___ PROVIDED MATERIAL ___

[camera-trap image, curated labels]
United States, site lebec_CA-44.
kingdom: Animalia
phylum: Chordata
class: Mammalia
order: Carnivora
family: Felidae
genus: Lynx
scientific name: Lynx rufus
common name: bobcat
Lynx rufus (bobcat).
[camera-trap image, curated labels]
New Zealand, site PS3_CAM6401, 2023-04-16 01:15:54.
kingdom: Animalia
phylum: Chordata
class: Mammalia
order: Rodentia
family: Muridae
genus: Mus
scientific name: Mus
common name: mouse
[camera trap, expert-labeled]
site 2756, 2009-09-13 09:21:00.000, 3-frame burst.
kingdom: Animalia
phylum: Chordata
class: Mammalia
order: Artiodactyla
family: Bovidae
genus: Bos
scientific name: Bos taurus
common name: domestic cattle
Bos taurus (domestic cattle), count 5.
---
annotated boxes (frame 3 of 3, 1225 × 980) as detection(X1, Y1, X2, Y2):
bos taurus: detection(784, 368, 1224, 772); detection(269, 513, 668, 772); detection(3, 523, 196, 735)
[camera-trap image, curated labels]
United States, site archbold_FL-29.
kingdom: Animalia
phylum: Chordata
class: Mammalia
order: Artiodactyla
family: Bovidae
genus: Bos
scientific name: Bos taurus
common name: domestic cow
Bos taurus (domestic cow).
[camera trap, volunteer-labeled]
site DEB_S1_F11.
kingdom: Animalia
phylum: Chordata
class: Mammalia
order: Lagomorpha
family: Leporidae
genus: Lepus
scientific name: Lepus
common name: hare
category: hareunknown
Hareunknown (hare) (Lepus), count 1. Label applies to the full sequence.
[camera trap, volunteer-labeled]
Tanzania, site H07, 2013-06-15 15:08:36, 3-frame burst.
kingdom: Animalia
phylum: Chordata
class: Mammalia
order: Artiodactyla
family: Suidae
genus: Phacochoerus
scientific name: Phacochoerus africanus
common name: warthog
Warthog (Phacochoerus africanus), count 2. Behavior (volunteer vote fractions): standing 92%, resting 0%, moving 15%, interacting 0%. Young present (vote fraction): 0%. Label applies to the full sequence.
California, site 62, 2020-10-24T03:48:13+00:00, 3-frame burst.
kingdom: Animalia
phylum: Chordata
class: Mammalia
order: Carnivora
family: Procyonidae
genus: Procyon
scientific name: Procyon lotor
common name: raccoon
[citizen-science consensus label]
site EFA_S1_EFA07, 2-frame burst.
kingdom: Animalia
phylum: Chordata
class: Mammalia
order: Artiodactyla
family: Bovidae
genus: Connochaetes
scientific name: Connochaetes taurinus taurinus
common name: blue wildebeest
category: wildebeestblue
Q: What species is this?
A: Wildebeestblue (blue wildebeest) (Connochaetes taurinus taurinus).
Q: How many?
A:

___

TASK ->
Reproduce each line of the material that mentions "family".

PROBLEM SOLUTION ->
family: Felidae
family: Muridae
family: Bovidae
family: Bovidae
family: Leporidae
family: Suidae
family: Procyonidae
family: Bovidae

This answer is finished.